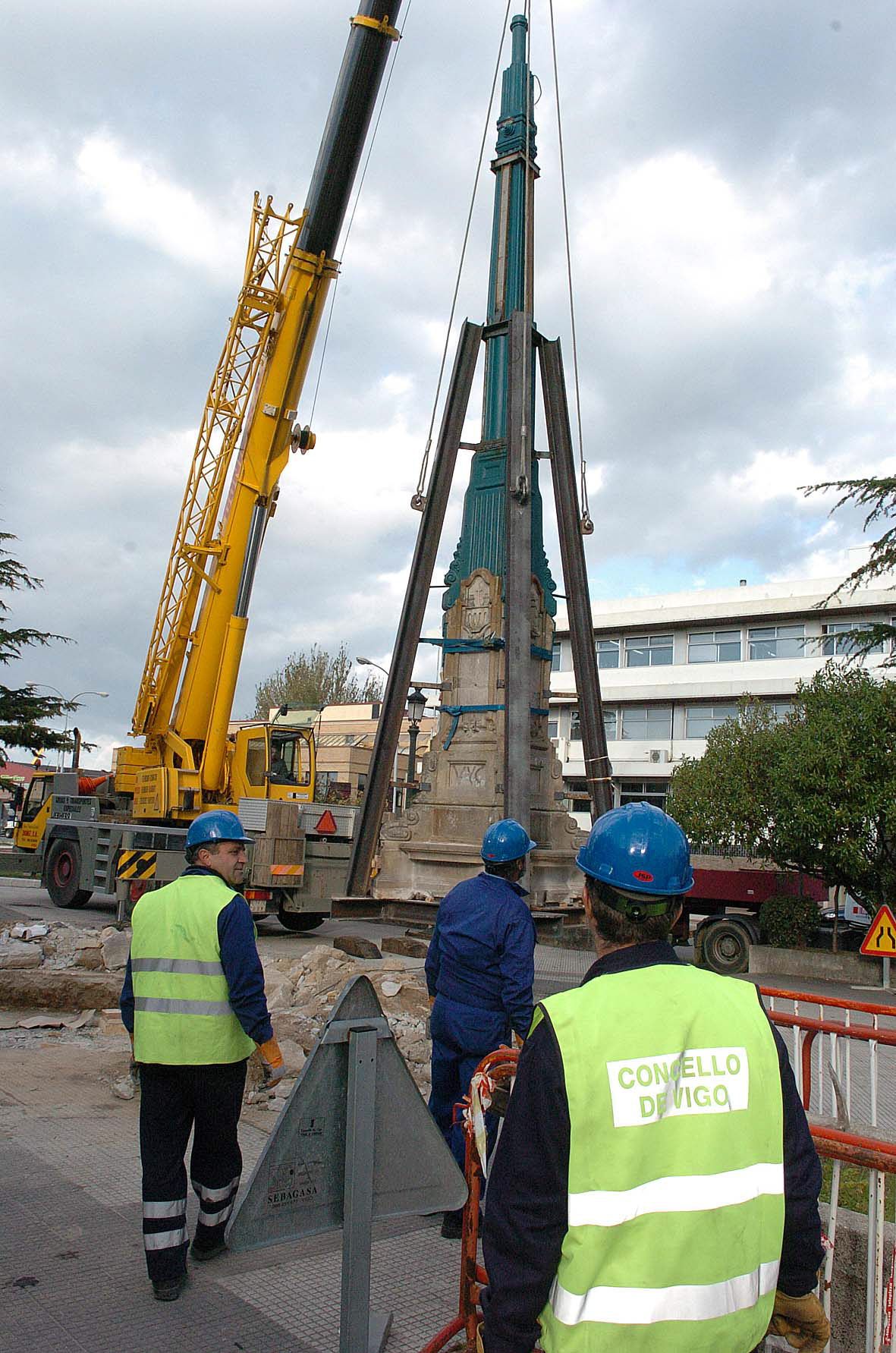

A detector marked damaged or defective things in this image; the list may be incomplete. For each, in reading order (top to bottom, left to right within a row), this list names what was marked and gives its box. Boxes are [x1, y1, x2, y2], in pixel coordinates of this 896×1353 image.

broken concrete slab [332, 936, 382, 958]
broken concrete slab [382, 941, 432, 963]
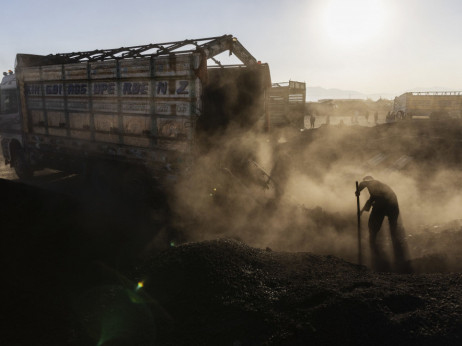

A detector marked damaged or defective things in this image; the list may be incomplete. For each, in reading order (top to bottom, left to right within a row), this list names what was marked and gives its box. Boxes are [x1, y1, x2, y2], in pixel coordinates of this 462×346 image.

rusty metal truck body [0, 34, 270, 181]
rusty metal truck body [392, 91, 462, 119]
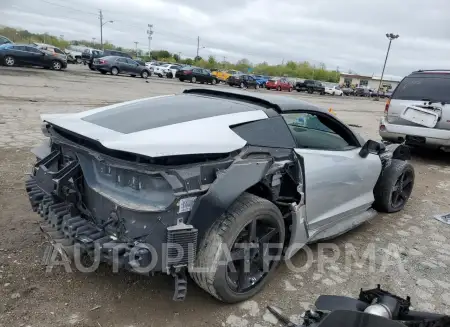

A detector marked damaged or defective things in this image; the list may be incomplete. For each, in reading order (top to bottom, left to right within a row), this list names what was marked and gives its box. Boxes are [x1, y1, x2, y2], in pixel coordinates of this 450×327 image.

wrecked silver corvette [26, 88, 416, 304]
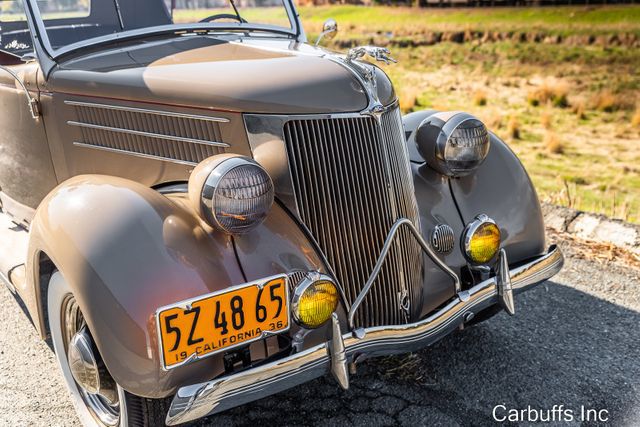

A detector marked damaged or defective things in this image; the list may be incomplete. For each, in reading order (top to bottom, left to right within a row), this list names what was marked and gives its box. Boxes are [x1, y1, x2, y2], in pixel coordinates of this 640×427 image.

crack in asphalt [1, 236, 640, 426]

+ + + + + + +

■ Your task ■
Write out the data above verbatim, every line of it, but omit the pictures.

■ Solution to this exercise ■
A detector marked damaged or defective things in this image; the list may be incomplete. For each, in reading order (top to bottom, left to right within a row), this list names what was marked and gives its box. Boxes are [x1, y1, x2, y2], in pixel coordinates of this 896×1353 image.

broken concrete slab [332, 936, 382, 958]
broken concrete slab [382, 941, 432, 963]

A detector marked damaged or defective things in this image; the list may be incomplete. For each, in reading order (top to bottom, left to right within a row), this list names what was marked and gives its box. Boxes are [x1, y1, x2, y2], in pixel coordinates of this 462×346 image.

rusty metal truck body [0, 34, 270, 181]
rusty metal truck body [392, 91, 462, 119]

A detector marked damaged or defective things in this image; the list may be incomplete. For each, in reading order (top to bottom, left to right within a row), this list names what was marked and gives its box. Boxes are [x1, y1, x2, y2], in pixel coordinates of this 450×327 image.

wrecked silver corvette [26, 88, 416, 304]

A detector marked damaged or defective things in this image; the list may be incomplete. For each, in reading order (top to bottom, left to right within a row), this list names what was marked and gives its box. Boxes are [x1, y1, x2, y2], in pixel coordinates of this 640×427 image.

crack in asphalt [1, 236, 640, 426]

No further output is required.